The output should be every line below that includes the word "frames".

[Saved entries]
[Start of Attachment]

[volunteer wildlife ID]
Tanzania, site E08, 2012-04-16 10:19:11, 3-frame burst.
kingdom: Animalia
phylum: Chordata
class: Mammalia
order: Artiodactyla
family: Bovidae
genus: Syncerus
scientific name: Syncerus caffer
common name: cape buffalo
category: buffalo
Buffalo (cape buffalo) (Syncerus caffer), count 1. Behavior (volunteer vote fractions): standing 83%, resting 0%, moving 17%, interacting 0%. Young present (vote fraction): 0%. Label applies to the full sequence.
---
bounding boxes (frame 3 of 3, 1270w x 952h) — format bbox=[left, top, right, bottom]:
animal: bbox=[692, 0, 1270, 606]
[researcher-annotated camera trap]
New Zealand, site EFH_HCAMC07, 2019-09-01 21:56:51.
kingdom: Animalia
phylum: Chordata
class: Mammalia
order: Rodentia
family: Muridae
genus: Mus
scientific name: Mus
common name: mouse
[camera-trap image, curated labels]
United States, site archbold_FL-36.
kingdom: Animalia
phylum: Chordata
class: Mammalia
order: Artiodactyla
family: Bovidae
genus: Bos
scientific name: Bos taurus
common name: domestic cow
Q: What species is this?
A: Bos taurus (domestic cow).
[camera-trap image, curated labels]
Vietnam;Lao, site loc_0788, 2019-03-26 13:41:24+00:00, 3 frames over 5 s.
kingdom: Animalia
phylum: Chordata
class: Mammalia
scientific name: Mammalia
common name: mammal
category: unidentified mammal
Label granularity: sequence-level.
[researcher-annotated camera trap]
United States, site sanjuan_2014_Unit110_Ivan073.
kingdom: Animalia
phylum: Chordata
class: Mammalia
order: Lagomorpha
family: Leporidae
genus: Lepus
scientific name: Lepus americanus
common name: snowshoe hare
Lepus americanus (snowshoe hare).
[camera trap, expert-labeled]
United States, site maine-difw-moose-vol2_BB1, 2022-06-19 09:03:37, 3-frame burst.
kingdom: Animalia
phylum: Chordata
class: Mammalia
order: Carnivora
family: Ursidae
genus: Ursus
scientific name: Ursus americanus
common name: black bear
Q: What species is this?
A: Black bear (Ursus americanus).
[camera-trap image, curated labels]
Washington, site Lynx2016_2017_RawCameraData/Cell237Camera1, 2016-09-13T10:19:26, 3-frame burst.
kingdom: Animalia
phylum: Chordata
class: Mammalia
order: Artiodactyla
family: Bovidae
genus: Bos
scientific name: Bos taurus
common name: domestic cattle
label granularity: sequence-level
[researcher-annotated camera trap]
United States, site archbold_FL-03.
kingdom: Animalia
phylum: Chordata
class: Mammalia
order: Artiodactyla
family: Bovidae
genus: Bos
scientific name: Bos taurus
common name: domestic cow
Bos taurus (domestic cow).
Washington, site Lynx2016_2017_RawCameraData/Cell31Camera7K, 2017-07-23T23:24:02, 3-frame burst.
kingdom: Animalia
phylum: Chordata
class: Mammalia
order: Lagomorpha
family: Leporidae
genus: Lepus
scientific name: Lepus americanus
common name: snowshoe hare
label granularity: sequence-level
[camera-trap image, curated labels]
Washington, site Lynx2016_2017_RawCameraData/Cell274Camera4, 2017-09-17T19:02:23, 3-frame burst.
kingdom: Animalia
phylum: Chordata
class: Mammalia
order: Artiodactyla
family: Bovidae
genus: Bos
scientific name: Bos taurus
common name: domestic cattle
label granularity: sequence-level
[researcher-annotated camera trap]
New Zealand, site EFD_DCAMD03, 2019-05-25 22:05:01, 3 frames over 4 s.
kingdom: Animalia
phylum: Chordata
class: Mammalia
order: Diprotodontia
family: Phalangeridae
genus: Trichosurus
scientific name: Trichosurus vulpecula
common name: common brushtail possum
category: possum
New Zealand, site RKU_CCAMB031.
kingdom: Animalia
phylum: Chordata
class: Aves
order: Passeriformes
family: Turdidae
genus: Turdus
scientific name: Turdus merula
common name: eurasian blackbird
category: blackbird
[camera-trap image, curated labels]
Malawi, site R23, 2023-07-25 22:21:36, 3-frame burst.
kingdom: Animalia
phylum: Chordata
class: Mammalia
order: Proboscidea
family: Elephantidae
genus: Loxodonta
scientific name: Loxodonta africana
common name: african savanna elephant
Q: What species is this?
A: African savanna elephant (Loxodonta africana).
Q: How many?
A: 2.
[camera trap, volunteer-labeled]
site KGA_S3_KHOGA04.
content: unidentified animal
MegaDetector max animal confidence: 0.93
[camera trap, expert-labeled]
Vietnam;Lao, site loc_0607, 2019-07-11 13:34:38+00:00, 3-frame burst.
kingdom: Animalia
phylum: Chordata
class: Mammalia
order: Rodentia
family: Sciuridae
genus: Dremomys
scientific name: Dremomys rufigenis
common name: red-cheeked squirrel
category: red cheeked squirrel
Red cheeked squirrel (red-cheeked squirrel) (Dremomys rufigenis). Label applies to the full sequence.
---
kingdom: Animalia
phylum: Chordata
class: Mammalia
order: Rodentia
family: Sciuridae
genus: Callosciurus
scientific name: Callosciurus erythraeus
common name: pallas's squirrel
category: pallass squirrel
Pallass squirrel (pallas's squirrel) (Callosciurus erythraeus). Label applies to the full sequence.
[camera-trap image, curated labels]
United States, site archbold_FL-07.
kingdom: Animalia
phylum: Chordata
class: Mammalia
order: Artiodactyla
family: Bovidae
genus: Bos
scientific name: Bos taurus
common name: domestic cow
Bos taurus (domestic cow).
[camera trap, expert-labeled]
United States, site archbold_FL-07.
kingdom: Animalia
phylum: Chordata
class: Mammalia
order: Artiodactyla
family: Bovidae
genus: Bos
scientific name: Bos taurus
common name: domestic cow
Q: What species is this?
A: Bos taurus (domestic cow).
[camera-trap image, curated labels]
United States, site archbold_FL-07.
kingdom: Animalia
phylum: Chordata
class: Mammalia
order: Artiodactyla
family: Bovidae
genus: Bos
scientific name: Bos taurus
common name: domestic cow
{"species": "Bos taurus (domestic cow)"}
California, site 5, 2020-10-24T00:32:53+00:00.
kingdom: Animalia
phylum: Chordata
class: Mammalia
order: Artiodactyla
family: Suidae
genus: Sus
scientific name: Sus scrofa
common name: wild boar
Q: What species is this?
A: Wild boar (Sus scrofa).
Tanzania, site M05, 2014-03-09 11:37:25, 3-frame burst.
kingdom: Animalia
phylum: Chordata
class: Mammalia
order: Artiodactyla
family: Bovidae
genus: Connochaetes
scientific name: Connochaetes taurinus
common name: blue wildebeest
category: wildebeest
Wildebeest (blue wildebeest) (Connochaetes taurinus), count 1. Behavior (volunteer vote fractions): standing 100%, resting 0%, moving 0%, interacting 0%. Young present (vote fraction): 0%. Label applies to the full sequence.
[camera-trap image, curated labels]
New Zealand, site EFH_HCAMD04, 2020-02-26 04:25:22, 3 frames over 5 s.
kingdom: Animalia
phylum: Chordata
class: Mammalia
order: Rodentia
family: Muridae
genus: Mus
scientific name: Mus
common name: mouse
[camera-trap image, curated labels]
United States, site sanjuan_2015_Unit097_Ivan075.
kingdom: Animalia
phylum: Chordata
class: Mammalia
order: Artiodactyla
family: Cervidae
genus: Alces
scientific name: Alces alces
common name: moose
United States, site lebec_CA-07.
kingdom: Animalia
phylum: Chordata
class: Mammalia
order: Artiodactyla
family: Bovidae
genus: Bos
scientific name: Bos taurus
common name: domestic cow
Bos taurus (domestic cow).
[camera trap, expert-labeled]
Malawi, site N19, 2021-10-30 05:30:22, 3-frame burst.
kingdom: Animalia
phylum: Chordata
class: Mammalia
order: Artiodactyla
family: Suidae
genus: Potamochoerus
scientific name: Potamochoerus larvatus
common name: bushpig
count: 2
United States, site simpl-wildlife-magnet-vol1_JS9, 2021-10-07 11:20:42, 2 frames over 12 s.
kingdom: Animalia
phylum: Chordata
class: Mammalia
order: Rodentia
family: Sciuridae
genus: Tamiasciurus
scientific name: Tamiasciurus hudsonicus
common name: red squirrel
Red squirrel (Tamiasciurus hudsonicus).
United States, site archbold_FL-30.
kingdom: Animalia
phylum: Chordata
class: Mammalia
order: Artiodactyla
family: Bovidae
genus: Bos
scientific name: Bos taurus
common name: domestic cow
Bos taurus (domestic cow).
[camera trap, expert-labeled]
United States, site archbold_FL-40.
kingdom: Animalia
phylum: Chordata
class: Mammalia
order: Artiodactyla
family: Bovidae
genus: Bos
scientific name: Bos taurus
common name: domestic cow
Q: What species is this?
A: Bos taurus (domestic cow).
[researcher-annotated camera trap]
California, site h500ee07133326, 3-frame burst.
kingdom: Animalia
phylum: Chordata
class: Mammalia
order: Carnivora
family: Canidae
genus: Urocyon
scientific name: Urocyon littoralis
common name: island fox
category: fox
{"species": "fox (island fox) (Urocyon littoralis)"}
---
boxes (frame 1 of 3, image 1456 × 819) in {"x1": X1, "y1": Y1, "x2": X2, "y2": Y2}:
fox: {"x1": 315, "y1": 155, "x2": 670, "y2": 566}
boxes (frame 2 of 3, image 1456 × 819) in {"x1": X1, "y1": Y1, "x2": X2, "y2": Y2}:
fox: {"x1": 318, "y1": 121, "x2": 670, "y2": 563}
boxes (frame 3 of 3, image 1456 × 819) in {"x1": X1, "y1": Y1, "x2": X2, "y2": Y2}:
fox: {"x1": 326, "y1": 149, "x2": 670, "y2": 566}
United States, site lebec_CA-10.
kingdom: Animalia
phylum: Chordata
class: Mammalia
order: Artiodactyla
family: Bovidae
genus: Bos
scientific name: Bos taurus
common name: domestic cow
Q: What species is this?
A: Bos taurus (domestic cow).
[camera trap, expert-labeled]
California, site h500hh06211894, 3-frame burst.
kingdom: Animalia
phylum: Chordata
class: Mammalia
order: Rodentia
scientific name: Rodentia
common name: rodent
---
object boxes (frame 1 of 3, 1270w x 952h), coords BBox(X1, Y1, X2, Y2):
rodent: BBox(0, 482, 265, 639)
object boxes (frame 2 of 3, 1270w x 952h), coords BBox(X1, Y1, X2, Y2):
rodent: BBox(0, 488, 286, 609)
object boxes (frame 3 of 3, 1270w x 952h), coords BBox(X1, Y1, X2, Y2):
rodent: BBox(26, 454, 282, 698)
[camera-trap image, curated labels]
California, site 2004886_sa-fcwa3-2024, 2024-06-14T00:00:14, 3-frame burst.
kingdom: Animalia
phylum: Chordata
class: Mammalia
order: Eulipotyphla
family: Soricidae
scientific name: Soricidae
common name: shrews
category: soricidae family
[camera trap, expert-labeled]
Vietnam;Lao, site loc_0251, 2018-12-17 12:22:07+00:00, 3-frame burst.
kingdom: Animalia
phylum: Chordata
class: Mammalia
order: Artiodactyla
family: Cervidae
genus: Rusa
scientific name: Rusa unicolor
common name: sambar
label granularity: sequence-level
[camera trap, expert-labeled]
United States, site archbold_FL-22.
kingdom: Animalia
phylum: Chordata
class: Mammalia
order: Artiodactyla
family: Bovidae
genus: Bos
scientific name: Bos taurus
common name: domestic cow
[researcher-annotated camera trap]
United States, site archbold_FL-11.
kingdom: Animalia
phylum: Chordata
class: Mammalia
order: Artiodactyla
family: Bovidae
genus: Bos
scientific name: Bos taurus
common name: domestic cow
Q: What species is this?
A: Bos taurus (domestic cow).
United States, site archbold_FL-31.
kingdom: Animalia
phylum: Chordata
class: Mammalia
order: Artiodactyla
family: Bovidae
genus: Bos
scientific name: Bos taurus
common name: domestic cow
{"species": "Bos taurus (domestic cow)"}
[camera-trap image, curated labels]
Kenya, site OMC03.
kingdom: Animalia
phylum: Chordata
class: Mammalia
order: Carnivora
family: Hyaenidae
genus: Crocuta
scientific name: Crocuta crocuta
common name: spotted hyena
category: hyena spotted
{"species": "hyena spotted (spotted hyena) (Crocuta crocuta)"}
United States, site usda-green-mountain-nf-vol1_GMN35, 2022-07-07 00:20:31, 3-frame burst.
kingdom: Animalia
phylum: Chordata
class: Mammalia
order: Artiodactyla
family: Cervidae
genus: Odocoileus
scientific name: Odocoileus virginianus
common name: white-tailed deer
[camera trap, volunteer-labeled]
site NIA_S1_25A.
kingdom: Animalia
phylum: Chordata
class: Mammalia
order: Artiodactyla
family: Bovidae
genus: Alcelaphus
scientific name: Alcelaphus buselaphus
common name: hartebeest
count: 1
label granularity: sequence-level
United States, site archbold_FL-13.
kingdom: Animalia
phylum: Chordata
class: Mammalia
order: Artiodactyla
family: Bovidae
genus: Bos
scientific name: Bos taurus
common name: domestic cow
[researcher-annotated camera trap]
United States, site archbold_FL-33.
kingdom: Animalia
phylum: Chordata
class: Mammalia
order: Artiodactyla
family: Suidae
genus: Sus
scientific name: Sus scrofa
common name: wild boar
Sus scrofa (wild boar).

[End of Attachment]

# YOUR SOLUTION
Vietnam;Lao, site loc_0788, 2019-03-26 13:41:24+00:00, 3 frames over 5 s.
New Zealand, site EFD_DCAMD03, 2019-05-25 22:05:01, 3 frames over 4 s.
New Zealand, site EFH_HCAMD04, 2020-02-26 04:25:22, 3 frames over 5 s.
United States, site simpl-wildlife-magnet-vol1_JS9, 2021-10-07 11:20:42, 2 frames over 12 s.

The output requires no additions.